### Brano citato:
━━━━

Un impegno dall'Anci: aliquote ICI più basse a vantaggio delle abitazioni principali
Aliquote Ici più umane, a vantaggio delle abitazioni principali e delle fasce più deboli della popolazione: è questo l'impegno che gli amministratori locali intendono assumere verso la cittadinanza per il 2002. "Bisogna ragionare su un sistema impositivo su base più ampia ed elastica" ha affermato il presidente dell'Anci, Leonardo Domenici. "C'è una tendenza di riduzione dell'Ici: gli amministratori hanno cercato di riequilibrare il sistema abbassando da un lato l'Ici che e' un'imposta rigida, e che quindi non interviene sulla ricchezza, indirizzandosi all'aumento dell'addizionale all'Irpef che è invece una imposta progressiva".

━━━━

Voci salvate
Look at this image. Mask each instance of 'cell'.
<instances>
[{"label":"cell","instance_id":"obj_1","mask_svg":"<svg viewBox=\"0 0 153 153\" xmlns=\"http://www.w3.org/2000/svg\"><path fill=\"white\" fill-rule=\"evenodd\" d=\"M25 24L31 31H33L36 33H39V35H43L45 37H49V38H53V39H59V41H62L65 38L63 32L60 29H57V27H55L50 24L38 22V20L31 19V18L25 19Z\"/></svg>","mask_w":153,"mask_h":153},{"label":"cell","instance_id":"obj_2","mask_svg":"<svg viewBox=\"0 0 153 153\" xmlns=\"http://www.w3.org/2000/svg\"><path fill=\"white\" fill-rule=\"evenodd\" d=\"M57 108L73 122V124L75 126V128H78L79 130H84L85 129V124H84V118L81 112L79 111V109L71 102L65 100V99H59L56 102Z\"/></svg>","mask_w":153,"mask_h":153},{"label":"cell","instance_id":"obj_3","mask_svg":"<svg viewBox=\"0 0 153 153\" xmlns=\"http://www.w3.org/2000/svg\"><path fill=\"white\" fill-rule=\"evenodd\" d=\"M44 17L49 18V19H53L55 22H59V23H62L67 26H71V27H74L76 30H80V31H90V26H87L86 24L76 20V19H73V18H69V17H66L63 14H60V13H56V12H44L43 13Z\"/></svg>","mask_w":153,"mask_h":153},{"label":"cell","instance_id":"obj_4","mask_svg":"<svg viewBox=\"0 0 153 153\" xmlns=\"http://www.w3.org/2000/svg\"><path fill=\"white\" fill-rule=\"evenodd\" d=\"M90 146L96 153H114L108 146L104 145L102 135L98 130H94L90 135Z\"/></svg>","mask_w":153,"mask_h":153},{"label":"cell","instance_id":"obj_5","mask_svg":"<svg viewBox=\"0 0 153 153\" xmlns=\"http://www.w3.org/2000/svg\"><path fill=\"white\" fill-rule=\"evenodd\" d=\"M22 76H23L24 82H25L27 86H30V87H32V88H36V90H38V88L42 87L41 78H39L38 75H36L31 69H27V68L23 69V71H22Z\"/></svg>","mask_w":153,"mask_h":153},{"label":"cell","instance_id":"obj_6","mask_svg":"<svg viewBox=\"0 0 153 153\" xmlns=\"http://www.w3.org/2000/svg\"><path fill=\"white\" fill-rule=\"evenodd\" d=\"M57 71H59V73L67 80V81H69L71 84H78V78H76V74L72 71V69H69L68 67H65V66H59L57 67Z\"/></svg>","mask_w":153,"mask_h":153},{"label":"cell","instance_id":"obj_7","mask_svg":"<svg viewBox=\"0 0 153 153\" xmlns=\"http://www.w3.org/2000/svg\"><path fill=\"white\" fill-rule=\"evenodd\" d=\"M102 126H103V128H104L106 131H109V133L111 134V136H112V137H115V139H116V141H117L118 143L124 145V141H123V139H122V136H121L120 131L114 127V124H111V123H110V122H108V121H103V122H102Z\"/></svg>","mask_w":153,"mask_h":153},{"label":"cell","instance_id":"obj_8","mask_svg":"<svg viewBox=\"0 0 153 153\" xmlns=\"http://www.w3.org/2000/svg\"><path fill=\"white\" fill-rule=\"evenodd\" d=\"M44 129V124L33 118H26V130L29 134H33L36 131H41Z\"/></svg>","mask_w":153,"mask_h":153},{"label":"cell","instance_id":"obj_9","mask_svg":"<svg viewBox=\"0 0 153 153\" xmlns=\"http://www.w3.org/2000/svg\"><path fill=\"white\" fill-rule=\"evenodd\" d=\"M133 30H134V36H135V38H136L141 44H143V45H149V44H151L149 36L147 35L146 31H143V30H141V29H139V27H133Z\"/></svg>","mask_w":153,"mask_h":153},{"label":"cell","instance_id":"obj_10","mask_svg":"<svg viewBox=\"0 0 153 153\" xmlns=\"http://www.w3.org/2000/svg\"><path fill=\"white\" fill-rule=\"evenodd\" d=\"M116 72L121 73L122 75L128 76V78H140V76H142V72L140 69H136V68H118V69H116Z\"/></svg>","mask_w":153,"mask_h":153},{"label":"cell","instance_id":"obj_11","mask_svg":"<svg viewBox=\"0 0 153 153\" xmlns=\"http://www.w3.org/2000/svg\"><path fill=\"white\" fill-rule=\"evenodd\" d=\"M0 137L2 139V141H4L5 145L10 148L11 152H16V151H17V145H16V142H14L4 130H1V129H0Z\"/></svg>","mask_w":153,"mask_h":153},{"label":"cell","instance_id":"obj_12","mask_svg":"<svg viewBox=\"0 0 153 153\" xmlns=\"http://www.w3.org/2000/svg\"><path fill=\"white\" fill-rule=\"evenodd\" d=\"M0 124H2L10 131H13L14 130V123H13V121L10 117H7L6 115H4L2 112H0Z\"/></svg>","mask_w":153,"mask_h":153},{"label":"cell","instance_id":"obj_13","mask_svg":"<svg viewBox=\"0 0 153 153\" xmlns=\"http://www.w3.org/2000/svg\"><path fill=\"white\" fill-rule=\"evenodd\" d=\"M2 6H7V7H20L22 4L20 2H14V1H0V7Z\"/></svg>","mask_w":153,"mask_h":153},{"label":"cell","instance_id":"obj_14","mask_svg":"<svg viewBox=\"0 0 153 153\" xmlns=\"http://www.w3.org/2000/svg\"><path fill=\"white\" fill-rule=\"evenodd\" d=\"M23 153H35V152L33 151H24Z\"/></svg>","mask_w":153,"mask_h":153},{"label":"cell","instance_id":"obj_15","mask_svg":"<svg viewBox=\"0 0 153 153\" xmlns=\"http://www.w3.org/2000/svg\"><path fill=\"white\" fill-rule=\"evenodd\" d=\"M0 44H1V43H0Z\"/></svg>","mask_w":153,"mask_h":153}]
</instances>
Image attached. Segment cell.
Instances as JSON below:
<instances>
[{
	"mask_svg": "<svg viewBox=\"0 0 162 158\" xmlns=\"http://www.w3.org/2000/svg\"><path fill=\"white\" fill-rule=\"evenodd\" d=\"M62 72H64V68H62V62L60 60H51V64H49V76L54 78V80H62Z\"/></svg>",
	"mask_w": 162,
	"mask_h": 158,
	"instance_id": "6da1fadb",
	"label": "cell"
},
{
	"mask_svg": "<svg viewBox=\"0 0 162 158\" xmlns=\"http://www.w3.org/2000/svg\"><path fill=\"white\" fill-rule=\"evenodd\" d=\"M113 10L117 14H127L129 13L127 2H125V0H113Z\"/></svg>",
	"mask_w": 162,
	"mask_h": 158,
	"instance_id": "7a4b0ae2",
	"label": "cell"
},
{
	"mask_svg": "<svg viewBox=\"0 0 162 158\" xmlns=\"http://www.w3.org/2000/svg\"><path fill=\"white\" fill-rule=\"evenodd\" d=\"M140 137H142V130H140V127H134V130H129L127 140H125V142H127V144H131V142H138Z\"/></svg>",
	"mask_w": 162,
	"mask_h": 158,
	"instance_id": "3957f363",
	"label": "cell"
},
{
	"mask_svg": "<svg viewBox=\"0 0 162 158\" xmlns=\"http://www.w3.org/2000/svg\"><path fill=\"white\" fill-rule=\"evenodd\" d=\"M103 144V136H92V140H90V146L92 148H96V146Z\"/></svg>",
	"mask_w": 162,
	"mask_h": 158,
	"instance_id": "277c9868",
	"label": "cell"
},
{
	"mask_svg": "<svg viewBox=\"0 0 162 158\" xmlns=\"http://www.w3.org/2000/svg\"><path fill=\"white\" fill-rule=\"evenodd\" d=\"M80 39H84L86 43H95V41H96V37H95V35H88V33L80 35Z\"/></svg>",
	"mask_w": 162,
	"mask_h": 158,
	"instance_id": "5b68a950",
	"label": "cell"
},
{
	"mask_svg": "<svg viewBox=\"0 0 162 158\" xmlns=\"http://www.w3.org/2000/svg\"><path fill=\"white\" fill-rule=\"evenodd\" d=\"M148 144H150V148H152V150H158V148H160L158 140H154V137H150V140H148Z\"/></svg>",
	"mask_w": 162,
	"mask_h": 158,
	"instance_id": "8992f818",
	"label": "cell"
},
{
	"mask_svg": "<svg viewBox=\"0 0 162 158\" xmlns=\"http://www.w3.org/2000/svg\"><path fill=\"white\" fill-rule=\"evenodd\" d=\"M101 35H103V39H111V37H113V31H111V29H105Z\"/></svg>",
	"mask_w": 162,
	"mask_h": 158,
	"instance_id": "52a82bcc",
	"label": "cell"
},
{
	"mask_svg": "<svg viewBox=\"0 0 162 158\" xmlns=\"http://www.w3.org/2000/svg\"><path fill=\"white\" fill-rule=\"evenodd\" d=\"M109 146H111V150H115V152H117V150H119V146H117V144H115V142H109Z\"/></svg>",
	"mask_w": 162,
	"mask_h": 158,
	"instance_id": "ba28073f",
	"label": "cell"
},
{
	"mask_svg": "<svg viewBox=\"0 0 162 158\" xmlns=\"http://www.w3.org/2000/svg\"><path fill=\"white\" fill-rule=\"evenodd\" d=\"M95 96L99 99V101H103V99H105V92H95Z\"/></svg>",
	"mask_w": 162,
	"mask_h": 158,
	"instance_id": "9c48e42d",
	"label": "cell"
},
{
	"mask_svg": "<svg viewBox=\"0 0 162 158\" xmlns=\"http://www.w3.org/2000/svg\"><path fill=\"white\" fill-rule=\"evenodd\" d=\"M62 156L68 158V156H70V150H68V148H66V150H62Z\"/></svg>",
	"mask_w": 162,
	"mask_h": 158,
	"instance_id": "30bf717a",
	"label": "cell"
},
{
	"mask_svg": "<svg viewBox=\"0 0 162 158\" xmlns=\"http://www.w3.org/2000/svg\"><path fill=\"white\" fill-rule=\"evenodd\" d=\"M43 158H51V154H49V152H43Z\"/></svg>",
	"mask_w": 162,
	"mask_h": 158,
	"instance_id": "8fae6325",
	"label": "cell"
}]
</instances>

━━━━

### Compito 1:
Indica se ciascuna affermazione concorda con il brano sull'Ici, rispondendo sì o no e citando le parole decisive del brano. (a) L'impegno degli amministratori locali verso la cittadinanza riguarda il 2002. (b) Leonardo Domenici è il presidente dell'Anci. (c) Secondo Domenici l'addizionale all'Irpef è un'imposta rigida.
### Compito 2:
Rispondi alle seguenti domande sul brano sull'Ici.
(a) A vantaggio di quali abitazioni l'Anci vuole aliquote Ici più basse?
(b) Chi è il presidente dell'Anci?
(c) Secondo Domenici, su quale base bisogna ragionare per il sistema impositivo?

### Risultato 1:
(a) Sì: "l'impegno che gli amministratori locali intendono assumere verso la cittadinanza per il 2002".
(b) Sì: "ha affermato il presidente dell'Anci, Leonardo Domenici".
(c) No: "indirizzandosi all'aumento dell'addizionale all'Irpef che è invece una imposta progressiva".

### Risultato 2:
(a) A vantaggio delle abitazioni principali.
(b) Leonardo Domenici.
(c) Su una base più ampia ed elastica.